Defendants' motion presents a single legal issue of first impression in the Ninth Circuit: whether CERCLA permits the Department to recover the supervisory costs it continues to incur in overseeing defendants' private cleanup efforts. Four of the defendants SnyderGeneral, SSP Industries, Stanley-Bostitch and Textron move for summary judgment, arguing that the answer is no.
II. DEFENDANTS' MOTION FOR SUMMARY JUDGMENT
Summary judgment is proper when the movant carries its burden of showing that *224 there is no genuine issue of material fact and that it is entitled to judgment as a matter of law. Fed.R.Civ.P. 56(c). Moving defendants opine that costs sought by plaintiffs are not recoverable as "removal or remedial" costs under CERCLA § 107(a), 42 U.S.C. § 9607(a), and rely heavily on a Third Circuit case as support. See United States v. Rohm and Haas Co., 2 F.3d 1265 (3rd Cir.1993). However, the reasoning of Rohm and Haas Co. is misguided, and a proper construction of CERCLA allows administrative recovery of costs incurred in overseeing cleanup activities by either private parties or agencies.
CERCLA's fundamental goal is "to facilitate the prompt cleanup of hazardous waste sites by placing the ultimate financial responsibility on those responsible for hazardous wastes." Walls v. Waste Resource Corp., 823 F.2d 977, 981 (6th Cir.1987). This is accomplished by either a government-conducted cleanup, followed by a cost recovery action, or a private party cleanup, as is the case here.

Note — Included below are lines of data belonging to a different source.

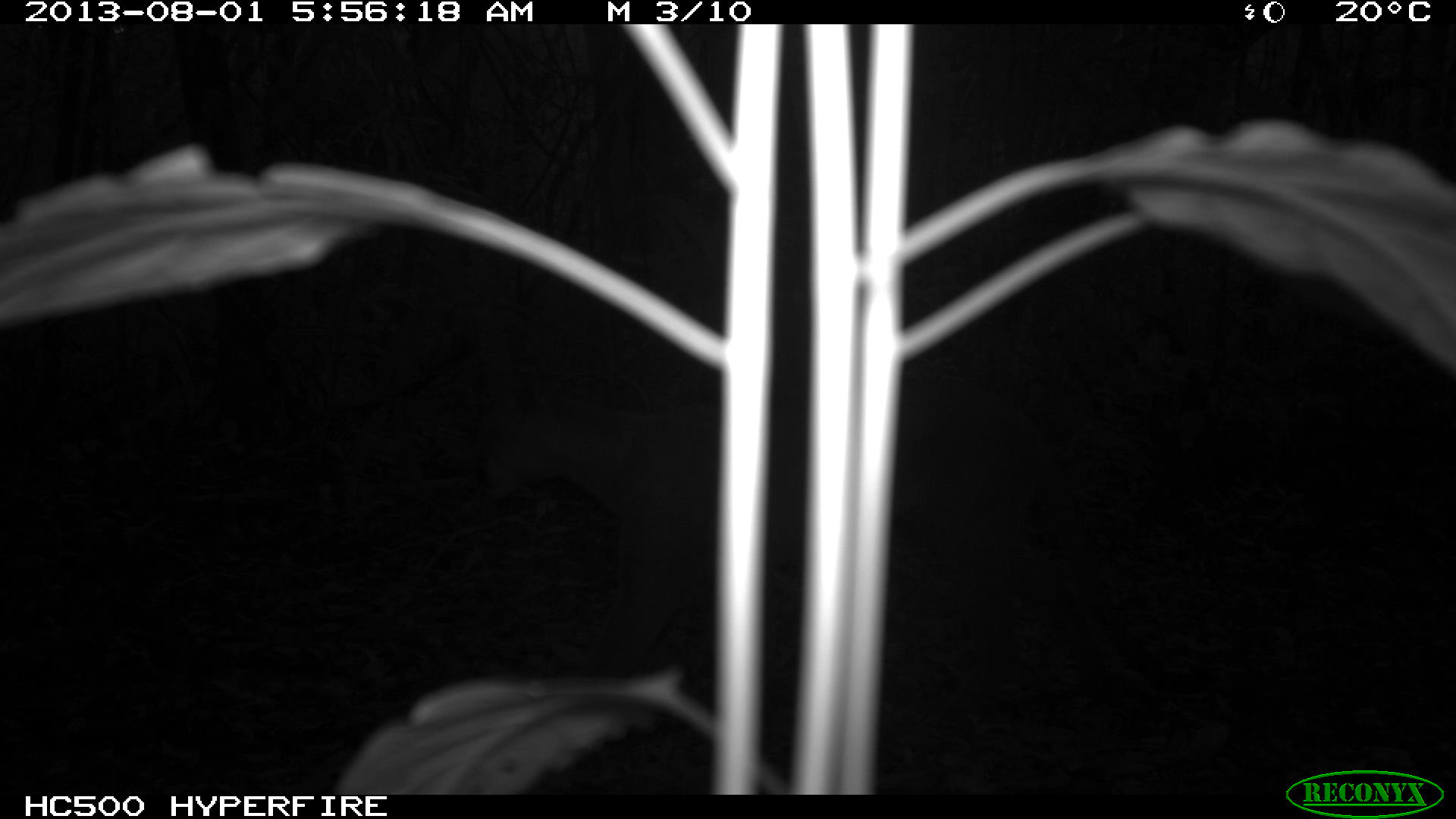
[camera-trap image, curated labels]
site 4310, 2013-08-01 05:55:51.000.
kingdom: Animalia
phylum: Chordata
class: Mammalia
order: Carnivora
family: Felidae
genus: Puma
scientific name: Puma concolor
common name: mountain lion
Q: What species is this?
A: Puma concolor (mountain lion).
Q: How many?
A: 1.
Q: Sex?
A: Male.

Section 107 of CERCLA, 42 U.S.C. § 9607, provides for reimbursement by responsible parties for "removal and remedial" costs incurred by the government:
(4) Any person who accepts or accepted any hazardous substances for transport to disposal or treatment facilities, incineration vessels or sites selected by such person, from which there is a release, or a threatened release which causes the incurrence of response costs, of a hazardous substance, shall be liable for
(A) all costs of removal[2]or remedial[3]action incurred by the United States Government or a State or an Indian tribe not inconsistent with the national contingency plan.

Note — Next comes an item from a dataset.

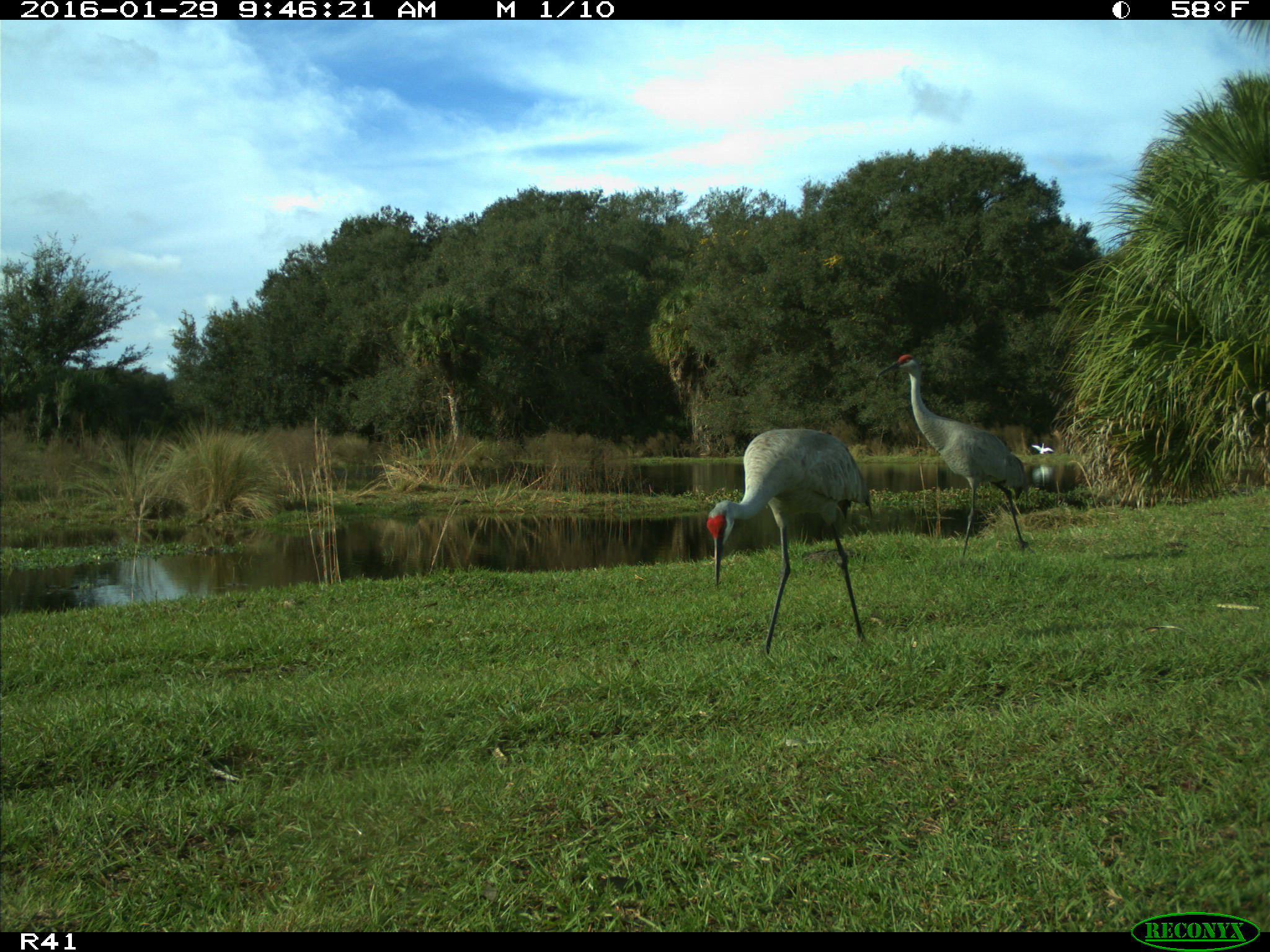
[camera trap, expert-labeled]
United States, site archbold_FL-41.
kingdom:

42 U.S.C. § 9607(a). Although the oversight and supervisory costs at issue are not among the examples of "removal" and "remedial" actions named in their definitions, such costs are not precluded because "removal" and "remedial" actions are "not limited to" those given examples. 42 U.S.C. § 9601(23) and (24).
To find whether the disputed oversight costs are indeed reimbursable, the "starting point for interpreting a statute is the language of the statute itself." Consumer Product Safety Com. v. GTE Sylvania, Inc., 447 U.S. 102, 108, 100 S.Ct. 2051, 2056, 64 L.Ed.2d 766 (1980). "Absent a clearly expressed legislative intention to the contrary, that language must ordinarily be regarded as conclusive." Id. Note also that "CERCLA is a remedial statute which should be construed liberally to effectuate its goals." United States v. Alcan Aluminum Corp., 964 F.2d 252, 258 (3d Cir.1992).
Oversight is not a rubber-stamp review of paperwork. It involves ongoing analysis of the release to determine whether prior assessments are correct, and whether modifications to selected response actions are necessary. (Kovac Decl. ¶¶ 6-19 (specific enumeration of oversight activities)). This oversight also prevents unsafe emphasis on cost minimization and vigilantly ensures against cutting corners to protect public health and the environment. Defendants do not dispute that plaintiffs' oversight caused them to take steps of environmental protection they would not otherwise have taken.